親から「画家になりなさい」と言われて画家になった人はいるだろうか?
おそらく0%に近いだろう。
その理由は明確で「画家で生活していく事は困難」だからだ。
画家だけでなく、芸術家という広い分野で見ても当てはまる。
陶芸家や歌手、俳優など、芸術的センスが必要な職業は
必ず成功するとは限らない。
人によって「成功」の定義は違うが、
少なくとも、その職業だけで生活をしていく事ができるという部分に焦点を合わせた時に
100人いたら1人成功すれば良い方じゃないかと思う。
そんな不安定、不明確な世界へわざわざ送り出す親はいない。
■人間は通常安定を求める生き物
自分自身、親の立場になって気付くのだが、
自分の子どもは本当に幸せな人生を歩んでほしいと願う。
苦労しないといけないが苦労させたくない。
辛い思いはしないといけないが辛い思いはさせたくない。
親バカとかではなく、自分でも矛盾が生じている事は分かっている。
親の考えを押し付けずに、出来る限り子供の意見を尊重してあげたい。
僕自身が起業している為、何かに挑戦するメリットを知っている分
人と違う人生を歩む事に対しては、他の人と比べると抵抗は無い方だと思っている。
だが、安定した職業に就いて、安定したお給料をもらって、安定した生活をしてきた人にとったら
子供が不安定な職業に行くことを薦める親なんてほとんどいない。
8~9割の親が「良い大学に出て、良い会社に就職しなさい」と子供を洗脳する。
子供の時からそれを聞かされて大人になる為
子供は「それが一番良い人生を送る方法なんだ」と潜在意識の中に考え方が固着してしまう。
それ以外の選択肢を与える重要さを知らずに安定だけを求めてしまうのだ。
■画家になる人は「覚悟」がいる
今画家として活動している人。
もしくはこれから画家になろうと考えている人。
最初にも聞いたように親に画家になる事を進められた人はほとんどいないだろう。
それでも、画家になろうと決意した人は親の反対を押し切って
「覚悟」を持ってその道を選んだはずだ。
明日の生活がどうなるか分からないし、後悔するかもしれない。
それでも、絵を描く事が楽しかったり、その活動を通して得られる喜びや充実感が
その道に進む活力になっている人がたくさんいると思う。
辛い人生になるかもしれない。
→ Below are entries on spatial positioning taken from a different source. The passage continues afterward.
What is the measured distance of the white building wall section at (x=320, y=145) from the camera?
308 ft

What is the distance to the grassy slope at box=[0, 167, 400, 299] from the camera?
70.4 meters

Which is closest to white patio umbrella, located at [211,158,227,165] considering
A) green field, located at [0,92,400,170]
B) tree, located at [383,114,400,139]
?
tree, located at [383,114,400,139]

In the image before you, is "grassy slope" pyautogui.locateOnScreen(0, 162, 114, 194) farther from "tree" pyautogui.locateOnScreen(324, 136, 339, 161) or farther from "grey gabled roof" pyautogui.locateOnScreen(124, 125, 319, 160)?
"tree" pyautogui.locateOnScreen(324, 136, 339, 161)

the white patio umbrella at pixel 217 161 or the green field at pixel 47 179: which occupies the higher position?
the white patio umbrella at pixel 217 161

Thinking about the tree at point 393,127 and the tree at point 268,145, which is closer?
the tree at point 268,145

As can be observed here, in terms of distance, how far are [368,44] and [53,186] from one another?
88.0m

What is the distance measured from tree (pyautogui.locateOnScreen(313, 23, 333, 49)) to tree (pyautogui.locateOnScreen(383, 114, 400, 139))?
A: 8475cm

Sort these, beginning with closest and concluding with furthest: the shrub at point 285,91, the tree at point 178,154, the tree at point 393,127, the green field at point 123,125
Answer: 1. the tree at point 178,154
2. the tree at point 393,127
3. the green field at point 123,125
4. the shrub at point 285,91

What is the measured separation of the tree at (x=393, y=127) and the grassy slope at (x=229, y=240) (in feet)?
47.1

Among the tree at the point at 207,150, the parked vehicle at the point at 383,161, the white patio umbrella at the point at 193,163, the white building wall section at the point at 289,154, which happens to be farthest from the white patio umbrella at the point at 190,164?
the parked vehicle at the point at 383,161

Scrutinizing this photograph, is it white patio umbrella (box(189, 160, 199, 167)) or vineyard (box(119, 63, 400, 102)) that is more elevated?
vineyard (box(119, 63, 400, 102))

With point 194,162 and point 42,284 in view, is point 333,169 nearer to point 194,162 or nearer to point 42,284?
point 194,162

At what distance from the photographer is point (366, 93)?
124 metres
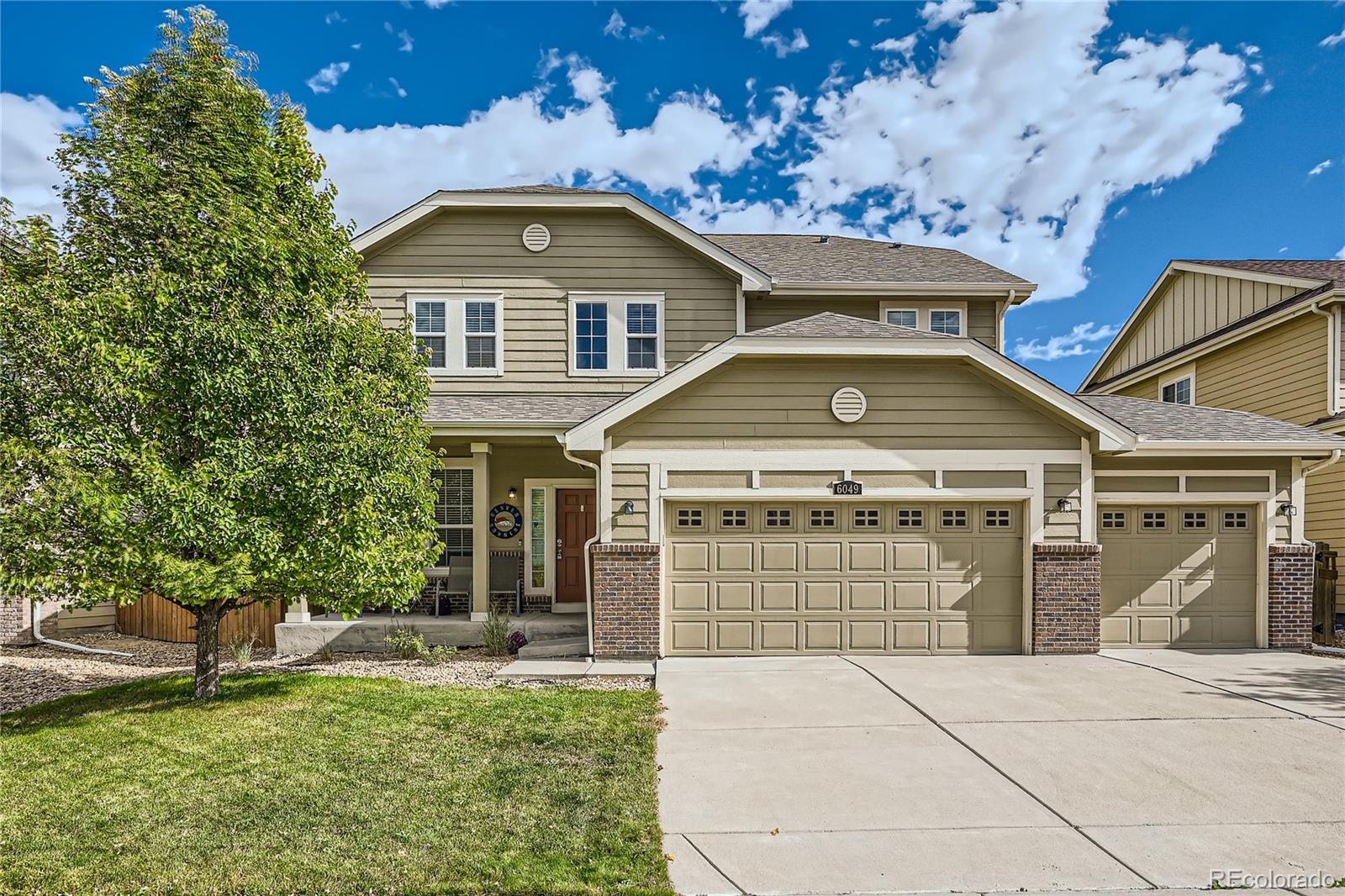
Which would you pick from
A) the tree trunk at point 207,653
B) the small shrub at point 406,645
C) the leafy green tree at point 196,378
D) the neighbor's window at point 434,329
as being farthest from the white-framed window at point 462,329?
the tree trunk at point 207,653

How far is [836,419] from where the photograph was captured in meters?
8.66

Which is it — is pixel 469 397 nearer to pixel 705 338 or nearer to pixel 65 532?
pixel 705 338

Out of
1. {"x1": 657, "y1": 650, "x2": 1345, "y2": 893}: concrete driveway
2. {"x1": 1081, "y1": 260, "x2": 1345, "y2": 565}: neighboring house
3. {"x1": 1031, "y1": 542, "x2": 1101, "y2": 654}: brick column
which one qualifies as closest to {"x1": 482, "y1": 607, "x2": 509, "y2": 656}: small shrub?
{"x1": 657, "y1": 650, "x2": 1345, "y2": 893}: concrete driveway

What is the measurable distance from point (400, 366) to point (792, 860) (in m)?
6.22

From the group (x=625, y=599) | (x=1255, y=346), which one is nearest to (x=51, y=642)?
(x=625, y=599)

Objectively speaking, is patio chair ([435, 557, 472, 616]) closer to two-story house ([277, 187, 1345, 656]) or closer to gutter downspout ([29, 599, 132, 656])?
two-story house ([277, 187, 1345, 656])

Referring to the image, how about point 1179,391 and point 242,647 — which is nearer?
point 242,647

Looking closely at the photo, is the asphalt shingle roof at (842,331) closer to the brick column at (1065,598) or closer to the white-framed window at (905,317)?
the brick column at (1065,598)

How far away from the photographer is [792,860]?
3.75 metres

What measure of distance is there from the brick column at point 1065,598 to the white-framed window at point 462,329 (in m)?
8.81

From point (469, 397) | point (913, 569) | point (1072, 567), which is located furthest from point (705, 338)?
point (1072, 567)

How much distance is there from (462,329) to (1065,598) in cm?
1002

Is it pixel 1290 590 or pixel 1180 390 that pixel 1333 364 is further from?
pixel 1290 590

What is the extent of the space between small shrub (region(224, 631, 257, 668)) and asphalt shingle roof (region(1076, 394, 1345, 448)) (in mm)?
11698
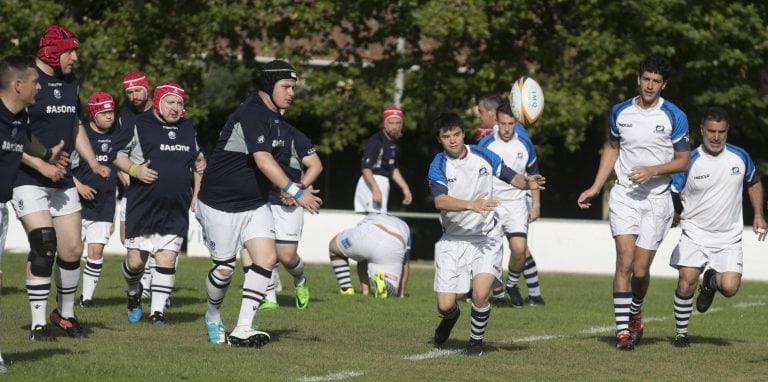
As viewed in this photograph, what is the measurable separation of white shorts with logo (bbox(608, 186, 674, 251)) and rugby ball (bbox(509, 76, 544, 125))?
2.22m

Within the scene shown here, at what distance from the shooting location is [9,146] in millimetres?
9344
でもその道を選ぶのは
後から絶対に言い訳をしない「覚悟」が必要だ。
若いうちはまだ良いのだが、年齢を重ねてくるといろんな問題が出てくる。
結婚したり子供が出来るとお金が必要になってくる。
男性だと必ず仕事の話やお金の話が多くなるので、稼いでいないと肩身が狭くなったりする。
いろんなプレッシャーを抱えながら生活をしなければいけなくなる。
日本の現状、画家で成功している人はほんの一握りだ。
その現実は必ずいつか壁として現れる。
その分野に進む人は、この現実をしっかりと考えた上で決断しなければならない。
■画家はすばらしい職業
非常に厳しい事ばかり言ってきたが、それでも画家という職業はすごいと思う。
自分自身芸術関係の仕事をしている中で、こんなにもクリエイティブな
人の心を癒す事ができる職業は他には無いと思っている。
何も描かれていない真っ白なキャンバスに
人間の想像力だけで素敵な絵を描いていく。
そこにはメッセージがあり、人の心に直接訴えかけるような強い力を感じる時もある。
革命家は時代の流れを変えて、発明家は人々の生活を変えたように
芸術はその国の文化を変えた。
人の心に残る活動を仕事にできる事は本当に幸せだと思う。
いろんなジャンルや年齢や国の画家の方々とお仕事をさせていただく中で
一度は画家の仕事を辞めてしまった時があったり、
うまく描けなくて筆を置いてしまった時があったり、
辛い想いをたくさんしてきた人は多い。
でも、それを乗り越えてきた人たちの絵は見る人を魅了して
それがそこにあるだけで夢や希望のように前向きな気持ちになれる作品を創っている。
自ら創り出した作品が、たくさんの人を幸せに出来る。
芸術家とはそういう職業だ。
もし、今画家になりたいと一生懸命勉強している人や悩んでいる人
すでに画家として活動しているがなかなか前に進めずモチベーションが下がっている人
日本の環境の中で成功をしようと思うと実力だけでなく、運が必要だったり成功率を高める方法を知る必要がある。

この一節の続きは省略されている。